▶ _AIM_:
Extract the final stretch of the data: the line that contains "How big is the" and every line after it, unaltered, and no other lines.

Questions about scene geometry:
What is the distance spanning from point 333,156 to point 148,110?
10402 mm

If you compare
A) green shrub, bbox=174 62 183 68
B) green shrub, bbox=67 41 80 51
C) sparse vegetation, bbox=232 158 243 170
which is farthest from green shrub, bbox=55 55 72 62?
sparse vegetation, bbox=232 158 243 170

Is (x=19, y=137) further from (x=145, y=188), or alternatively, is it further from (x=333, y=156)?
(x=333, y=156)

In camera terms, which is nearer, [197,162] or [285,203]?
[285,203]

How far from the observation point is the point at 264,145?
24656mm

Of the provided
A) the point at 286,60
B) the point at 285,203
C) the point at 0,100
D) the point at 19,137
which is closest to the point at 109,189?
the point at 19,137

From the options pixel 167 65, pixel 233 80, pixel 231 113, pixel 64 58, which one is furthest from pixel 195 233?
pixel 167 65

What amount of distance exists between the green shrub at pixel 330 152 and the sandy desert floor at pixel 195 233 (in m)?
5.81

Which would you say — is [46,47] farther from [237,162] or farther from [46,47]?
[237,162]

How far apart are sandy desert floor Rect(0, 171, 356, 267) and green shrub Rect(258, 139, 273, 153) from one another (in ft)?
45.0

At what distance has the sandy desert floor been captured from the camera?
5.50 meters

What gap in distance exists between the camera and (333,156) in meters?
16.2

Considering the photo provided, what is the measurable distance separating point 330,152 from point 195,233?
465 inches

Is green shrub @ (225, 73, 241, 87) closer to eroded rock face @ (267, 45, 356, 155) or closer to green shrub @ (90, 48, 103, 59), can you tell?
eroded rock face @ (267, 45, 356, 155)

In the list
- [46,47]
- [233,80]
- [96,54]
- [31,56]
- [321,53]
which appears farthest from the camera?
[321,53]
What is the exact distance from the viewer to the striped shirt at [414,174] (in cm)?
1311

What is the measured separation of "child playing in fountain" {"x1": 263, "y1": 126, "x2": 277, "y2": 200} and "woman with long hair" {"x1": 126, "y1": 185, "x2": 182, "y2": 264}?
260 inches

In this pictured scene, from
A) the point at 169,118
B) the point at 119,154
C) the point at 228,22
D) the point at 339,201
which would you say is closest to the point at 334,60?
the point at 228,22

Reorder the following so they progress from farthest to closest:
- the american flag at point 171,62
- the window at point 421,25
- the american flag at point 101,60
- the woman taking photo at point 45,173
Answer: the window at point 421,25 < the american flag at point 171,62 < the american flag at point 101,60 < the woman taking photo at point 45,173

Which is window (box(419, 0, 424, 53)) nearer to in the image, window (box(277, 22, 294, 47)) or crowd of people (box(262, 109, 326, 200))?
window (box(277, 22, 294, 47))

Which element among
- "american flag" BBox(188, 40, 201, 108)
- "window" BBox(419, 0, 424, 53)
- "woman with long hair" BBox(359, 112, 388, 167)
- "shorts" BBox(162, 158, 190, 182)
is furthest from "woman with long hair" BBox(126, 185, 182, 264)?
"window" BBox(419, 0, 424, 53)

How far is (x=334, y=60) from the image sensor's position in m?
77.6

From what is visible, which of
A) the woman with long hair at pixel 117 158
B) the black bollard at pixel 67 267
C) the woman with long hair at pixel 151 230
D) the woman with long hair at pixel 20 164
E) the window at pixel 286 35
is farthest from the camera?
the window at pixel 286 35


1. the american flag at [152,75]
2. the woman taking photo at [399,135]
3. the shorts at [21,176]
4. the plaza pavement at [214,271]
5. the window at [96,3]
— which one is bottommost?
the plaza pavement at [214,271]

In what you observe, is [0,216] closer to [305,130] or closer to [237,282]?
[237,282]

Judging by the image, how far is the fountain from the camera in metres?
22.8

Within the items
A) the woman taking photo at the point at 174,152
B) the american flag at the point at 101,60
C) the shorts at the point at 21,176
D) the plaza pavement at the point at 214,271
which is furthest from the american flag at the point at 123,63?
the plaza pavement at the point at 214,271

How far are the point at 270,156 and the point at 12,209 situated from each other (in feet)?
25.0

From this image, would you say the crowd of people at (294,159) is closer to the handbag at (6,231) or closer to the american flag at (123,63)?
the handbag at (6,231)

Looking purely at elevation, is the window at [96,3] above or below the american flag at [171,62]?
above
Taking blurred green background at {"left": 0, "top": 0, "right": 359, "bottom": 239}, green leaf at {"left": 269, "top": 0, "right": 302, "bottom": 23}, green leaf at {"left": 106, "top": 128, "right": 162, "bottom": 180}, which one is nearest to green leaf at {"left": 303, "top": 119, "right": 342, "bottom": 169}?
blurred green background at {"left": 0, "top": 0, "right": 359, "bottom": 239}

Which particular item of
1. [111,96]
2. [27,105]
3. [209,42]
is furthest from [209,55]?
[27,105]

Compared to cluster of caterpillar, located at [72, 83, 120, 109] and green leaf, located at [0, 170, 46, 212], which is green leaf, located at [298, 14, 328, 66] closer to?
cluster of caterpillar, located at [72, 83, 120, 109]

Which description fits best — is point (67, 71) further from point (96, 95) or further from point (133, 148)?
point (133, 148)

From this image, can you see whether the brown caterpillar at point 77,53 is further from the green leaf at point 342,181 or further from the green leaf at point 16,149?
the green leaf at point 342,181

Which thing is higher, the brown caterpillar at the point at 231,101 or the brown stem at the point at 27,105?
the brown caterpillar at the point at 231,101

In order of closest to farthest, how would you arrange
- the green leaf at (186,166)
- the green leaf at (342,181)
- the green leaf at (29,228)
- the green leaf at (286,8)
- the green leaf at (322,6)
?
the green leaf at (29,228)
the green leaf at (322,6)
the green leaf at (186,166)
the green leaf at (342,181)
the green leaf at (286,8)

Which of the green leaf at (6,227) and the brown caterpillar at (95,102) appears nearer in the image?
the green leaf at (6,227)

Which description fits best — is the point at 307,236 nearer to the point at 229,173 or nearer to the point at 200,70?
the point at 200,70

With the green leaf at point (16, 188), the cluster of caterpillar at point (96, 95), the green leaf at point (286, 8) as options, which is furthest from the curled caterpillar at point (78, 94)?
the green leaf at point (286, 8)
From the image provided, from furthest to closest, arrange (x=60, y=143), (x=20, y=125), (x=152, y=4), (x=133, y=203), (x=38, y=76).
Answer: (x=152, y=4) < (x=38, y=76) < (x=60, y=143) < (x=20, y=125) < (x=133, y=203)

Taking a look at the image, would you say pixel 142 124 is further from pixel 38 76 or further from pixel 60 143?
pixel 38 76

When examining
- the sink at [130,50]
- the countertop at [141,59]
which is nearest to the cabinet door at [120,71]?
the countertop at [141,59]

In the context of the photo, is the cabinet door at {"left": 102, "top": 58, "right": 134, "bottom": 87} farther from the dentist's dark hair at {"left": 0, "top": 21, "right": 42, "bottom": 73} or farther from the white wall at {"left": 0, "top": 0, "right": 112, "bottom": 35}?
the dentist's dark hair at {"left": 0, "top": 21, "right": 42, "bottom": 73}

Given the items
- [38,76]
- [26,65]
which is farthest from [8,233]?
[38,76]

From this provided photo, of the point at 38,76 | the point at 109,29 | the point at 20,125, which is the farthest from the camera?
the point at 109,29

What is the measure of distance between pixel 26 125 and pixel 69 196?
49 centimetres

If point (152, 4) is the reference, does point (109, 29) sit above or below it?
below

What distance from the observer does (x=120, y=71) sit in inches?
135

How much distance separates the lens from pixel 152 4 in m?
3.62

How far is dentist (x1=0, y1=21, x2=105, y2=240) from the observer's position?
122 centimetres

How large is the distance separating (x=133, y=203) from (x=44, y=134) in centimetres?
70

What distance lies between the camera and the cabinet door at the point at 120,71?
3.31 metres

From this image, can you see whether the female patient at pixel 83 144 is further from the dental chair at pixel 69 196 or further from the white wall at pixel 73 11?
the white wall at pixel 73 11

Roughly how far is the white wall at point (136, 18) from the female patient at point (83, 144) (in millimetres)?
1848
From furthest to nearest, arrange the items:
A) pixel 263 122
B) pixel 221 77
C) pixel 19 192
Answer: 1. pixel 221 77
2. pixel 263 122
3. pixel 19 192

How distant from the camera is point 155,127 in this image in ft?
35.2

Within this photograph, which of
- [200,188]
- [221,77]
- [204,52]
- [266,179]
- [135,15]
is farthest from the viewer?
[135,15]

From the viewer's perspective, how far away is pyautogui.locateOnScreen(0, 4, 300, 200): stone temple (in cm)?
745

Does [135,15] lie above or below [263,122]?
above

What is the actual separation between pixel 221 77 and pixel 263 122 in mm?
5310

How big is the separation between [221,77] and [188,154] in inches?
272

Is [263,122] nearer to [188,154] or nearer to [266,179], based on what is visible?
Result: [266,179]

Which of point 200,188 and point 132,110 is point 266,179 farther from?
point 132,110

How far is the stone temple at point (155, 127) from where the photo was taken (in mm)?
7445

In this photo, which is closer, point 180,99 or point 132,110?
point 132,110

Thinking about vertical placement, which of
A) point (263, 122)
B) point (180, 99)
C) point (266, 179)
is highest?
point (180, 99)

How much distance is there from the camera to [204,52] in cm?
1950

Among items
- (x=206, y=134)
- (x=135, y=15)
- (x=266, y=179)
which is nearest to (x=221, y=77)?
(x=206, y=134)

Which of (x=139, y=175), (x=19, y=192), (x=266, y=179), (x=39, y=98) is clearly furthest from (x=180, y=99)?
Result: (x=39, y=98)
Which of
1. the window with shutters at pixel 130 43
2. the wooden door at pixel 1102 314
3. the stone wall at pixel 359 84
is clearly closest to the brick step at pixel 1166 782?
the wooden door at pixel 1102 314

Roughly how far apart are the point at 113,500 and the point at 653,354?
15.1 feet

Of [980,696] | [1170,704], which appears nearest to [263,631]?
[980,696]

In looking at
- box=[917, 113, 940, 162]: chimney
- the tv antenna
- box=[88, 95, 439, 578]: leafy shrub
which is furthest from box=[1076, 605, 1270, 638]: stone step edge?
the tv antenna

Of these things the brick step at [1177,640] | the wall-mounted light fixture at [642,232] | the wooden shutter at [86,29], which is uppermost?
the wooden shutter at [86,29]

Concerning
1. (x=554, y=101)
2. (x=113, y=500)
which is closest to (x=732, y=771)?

▶ _RESULT OF THE EXERCISE_:
How big is the separation between [221,77] and [188,154] in inches?
272

Is [263,122] nearer to [188,154] or nearer to [266,179], based on what is visible?
Result: [266,179]

Which of point 200,188 and point 132,110 is point 266,179 farther from?
point 132,110

How far is the stone temple at point (155, 127) from where the photo was taken (in mm)?
7445

In this photo, which is closer, point 180,99 or point 132,110?
point 132,110

Thinking about vertical placement, which of
A) point (263, 122)
B) point (180, 99)
C) point (266, 179)
is highest?
point (180, 99)

How much distance is there from the camera to [204,52] in cm?
1950

Among items
- (x=206, y=134)
- (x=135, y=15)
- (x=266, y=179)
which is nearest to (x=221, y=77)?
(x=206, y=134)

Which of (x=139, y=175), (x=19, y=192), (x=266, y=179), (x=39, y=98) is clearly furthest from (x=180, y=99)?
Result: (x=39, y=98)
Which of
1. the window with shutters at pixel 130 43
2. the wooden door at pixel 1102 314
3. the stone wall at pixel 359 84
is clearly closest to the brick step at pixel 1166 782?
the wooden door at pixel 1102 314

Roughly how far apart are the point at 113,500 and the point at 653,354?
15.1 feet

Of [980,696] | [1170,704], which appears nearest to [263,631]?
[980,696]

In looking at
- box=[917, 113, 940, 162]: chimney
- the tv antenna
- box=[88, 95, 439, 578]: leafy shrub
which is furthest from box=[1076, 605, 1270, 638]: stone step edge?
the tv antenna

Of these things the brick step at [1177,640] | the wall-mounted light fixture at [642,232] | the wooden shutter at [86,29], which is uppermost?
the wooden shutter at [86,29]

Concerning
1. (x=554, y=101)
2. (x=113, y=500)
which is closest to (x=732, y=771)?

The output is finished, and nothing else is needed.